127 patients were included for analysis: 90 patients in the training set and 37 patients in the validation set. Ninety-two patients (72.4%) experienced recurrence, including 71 patients exhibiting ER. Male sex, microvascular invasion, TNM stage, and serum CA19-9 were identified as independent risk factors for ER, with the corresponding clinical model having a poor predictive performance (AUC of 0.685). Fifty-seven differential radiomics features were identified, and the 10 most important features were utilized for modelling. Seven ML radiomics models were developed with a mean AUC of 0.87 ± 0.02, higher than the clinical model. Furthermore, the clinical-radiomics models showed similar predictive performance to the radiomics models (AUC of 0.87 ± 0.03).
ML radiomics models based on CECT are valuable in predicting ER in ICC.
术后早期复发(ER)导致肝内胆管癌(ICC)预后不良。我们旨在开发机器学习(ML)放射组学模型,以预测 ICC 根治性切除术后 ER。
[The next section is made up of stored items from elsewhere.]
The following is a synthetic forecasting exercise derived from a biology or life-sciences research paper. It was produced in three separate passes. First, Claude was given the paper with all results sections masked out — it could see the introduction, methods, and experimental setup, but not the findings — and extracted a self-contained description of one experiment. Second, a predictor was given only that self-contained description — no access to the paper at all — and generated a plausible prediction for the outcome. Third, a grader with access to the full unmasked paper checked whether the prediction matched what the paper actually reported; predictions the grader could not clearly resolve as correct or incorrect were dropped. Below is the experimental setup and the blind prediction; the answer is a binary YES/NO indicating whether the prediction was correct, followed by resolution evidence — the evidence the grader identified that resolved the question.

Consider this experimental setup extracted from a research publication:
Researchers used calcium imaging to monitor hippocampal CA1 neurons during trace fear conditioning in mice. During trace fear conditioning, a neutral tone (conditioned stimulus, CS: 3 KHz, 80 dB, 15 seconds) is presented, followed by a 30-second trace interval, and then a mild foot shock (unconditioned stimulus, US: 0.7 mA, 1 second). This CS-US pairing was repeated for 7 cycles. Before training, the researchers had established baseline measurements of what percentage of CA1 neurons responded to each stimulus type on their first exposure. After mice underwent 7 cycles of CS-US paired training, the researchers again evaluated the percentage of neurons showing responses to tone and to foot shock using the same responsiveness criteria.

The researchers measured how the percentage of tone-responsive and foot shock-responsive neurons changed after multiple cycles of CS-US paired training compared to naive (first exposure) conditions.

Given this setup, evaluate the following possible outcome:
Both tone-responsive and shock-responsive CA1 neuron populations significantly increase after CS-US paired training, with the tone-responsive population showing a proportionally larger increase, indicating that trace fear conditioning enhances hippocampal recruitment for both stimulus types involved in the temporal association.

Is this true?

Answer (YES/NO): YES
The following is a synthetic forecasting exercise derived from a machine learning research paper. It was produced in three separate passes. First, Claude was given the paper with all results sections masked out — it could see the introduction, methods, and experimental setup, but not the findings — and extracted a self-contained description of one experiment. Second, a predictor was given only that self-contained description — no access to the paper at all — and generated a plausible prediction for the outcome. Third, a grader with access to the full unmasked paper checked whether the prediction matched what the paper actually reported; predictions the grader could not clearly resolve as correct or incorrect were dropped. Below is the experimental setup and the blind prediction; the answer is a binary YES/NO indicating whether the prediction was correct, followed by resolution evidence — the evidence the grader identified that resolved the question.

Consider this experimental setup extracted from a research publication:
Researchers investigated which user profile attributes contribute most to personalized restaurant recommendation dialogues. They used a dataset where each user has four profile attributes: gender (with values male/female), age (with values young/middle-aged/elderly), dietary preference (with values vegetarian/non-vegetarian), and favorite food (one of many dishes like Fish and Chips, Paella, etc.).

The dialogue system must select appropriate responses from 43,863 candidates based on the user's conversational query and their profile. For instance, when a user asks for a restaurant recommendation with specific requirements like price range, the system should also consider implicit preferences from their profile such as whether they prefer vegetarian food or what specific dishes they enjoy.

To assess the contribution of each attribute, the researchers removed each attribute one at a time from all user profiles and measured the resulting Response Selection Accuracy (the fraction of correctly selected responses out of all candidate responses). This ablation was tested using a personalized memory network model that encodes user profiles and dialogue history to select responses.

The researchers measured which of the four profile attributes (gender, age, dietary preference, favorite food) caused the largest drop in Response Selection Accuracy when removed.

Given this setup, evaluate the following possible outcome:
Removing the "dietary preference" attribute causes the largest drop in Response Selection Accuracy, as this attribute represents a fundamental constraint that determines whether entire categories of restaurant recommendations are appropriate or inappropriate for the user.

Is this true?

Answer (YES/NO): YES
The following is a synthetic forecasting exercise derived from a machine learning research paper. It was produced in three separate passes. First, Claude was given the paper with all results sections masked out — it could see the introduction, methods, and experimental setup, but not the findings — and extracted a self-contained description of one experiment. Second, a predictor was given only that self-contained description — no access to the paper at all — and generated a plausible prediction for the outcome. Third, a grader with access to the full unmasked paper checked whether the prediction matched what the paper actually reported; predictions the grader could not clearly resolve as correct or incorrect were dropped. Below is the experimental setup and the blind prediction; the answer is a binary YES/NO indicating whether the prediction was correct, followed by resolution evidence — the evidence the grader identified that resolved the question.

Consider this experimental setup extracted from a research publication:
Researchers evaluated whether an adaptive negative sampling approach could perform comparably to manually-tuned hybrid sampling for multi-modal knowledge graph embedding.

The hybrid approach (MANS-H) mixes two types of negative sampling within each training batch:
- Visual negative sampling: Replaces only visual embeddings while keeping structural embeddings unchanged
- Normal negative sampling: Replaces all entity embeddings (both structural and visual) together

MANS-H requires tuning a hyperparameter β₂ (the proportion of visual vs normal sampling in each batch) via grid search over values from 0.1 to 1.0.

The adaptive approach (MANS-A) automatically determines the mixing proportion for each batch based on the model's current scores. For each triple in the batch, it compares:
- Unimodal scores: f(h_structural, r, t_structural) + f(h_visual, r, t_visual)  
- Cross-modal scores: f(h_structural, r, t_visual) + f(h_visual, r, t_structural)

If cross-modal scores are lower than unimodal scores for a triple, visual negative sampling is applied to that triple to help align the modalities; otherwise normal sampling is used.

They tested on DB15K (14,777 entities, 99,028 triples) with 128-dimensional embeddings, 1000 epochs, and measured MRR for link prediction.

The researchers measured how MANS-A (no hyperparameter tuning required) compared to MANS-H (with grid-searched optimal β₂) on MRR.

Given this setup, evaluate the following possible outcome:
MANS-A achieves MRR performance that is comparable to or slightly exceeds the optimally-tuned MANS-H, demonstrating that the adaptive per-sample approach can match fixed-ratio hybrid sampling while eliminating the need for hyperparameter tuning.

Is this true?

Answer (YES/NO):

回顾性招募了在三个机构接受根治性手术的 ICC 患者,并将其分配到训练和外部验证队列中。采集术前动脉期和静脉期增强 CT(CECT)图像并进行分割。通过重要性对放射组学特征进行提取和排序。采用单变量和多变量逻辑回归分析确定临床特征。使用各种 ML 算法构建基于放射组学的模型,并通过接受者操作特征曲线、校准曲线和决策曲线分析评估预测性能。
共纳入 127 例患者进行分析:训练集 90 例,验证集 37 例。92 例(72.4%)患者发生复发,其中 71 例为 ER。男性、微血管侵犯、TNM 分期和血清 CA19-9 被确定为 ER 的独立危险因素,相应的临床模型预测性能较差(AUC 为 0.685)。共鉴定出 57 个差异放射组学特征,其中 10 个最重要的特征用于建模。基于 CECT 开发了 7 种 ML 放射组学模型,平均 AUC 为 0.87±0.02,高于临床模型。此外,临床放射组学模型的预测性能与放射组学模型相似(AUC 为 0.87±0.03)。
基于 CECT 的 ML 放射组学模型在预测 ICC 的 ER 方面具有重要价值。